▶ [Problem to work on] Copy out all the records below, substituting "hanging lamp" for every occurrence of "pendant light" and leaving everything else unchanged.

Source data
** Begin **
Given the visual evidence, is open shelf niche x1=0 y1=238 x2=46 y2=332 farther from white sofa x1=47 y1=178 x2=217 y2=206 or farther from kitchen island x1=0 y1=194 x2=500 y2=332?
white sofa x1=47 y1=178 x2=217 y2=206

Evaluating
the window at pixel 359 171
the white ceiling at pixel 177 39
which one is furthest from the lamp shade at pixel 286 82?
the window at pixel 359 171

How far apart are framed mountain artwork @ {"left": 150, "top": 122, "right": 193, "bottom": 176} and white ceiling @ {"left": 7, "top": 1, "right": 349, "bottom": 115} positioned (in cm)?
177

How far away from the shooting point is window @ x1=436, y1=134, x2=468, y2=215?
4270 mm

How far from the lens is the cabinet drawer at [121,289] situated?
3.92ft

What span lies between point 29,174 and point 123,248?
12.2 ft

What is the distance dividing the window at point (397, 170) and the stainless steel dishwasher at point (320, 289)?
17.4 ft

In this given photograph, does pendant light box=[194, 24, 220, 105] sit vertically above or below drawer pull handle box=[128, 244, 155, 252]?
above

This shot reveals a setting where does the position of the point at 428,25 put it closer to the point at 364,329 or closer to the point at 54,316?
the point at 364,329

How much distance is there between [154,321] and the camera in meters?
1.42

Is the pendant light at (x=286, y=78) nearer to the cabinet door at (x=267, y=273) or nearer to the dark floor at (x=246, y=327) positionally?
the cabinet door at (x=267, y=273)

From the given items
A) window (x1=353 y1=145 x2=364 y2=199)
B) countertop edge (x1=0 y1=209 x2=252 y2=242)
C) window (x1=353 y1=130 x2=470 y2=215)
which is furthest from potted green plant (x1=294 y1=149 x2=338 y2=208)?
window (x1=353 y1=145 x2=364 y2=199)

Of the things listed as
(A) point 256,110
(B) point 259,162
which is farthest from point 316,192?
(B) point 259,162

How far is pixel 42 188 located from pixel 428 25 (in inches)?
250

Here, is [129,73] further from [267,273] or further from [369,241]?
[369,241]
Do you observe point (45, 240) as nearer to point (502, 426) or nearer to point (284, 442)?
** End **
▶ [Correct output]
Given the visual evidence, is open shelf niche x1=0 y1=238 x2=46 y2=332 farther from white sofa x1=47 y1=178 x2=217 y2=206 or farther from kitchen island x1=0 y1=194 x2=500 y2=332?
white sofa x1=47 y1=178 x2=217 y2=206

Evaluating
the window at pixel 359 171
the white ceiling at pixel 177 39
which one is furthest from the lamp shade at pixel 286 82?
the window at pixel 359 171

How far apart are framed mountain artwork @ {"left": 150, "top": 122, "right": 193, "bottom": 176} and white ceiling @ {"left": 7, "top": 1, "right": 349, "bottom": 115} positioned (in cm)?
177

How far away from the shooting point is window @ x1=436, y1=134, x2=468, y2=215?
4270 mm

How far from the lens is the cabinet drawer at [121,289] situated?
3.92ft

What span lies between point 29,174 and point 123,248?
12.2 ft

What is the distance dividing the window at point (397, 170) and the stainless steel dishwasher at point (320, 289)?
17.4 ft

In this given photograph, does hanging lamp box=[194, 24, 220, 105] sit vertically above or below drawer pull handle box=[128, 244, 155, 252]?
above

This shot reveals a setting where does the position of the point at 428,25 put it closer to the point at 364,329 or closer to the point at 54,316?
the point at 364,329

How much distance is there between [154,321] and the camera in meters?
1.42

Is the hanging lamp at (x=286, y=78) nearer to the cabinet door at (x=267, y=273) or nearer to the dark floor at (x=246, y=327) positionally?
the cabinet door at (x=267, y=273)

From the given items
A) window (x1=353 y1=145 x2=364 y2=199)
B) countertop edge (x1=0 y1=209 x2=252 y2=242)
C) window (x1=353 y1=130 x2=470 y2=215)
which is furthest from potted green plant (x1=294 y1=149 x2=338 y2=208)?
window (x1=353 y1=145 x2=364 y2=199)

Of the things listed as
(A) point 256,110
(B) point 259,162
which is farthest from point 316,192?
(B) point 259,162

How far is pixel 42 188 located from pixel 428 25 (in inches)?
250

Here, is [129,73] further from [267,273] or further from [369,241]?
[369,241]
Do you observe point (45, 240) as nearer to point (502, 426) or nearer to point (284, 442)?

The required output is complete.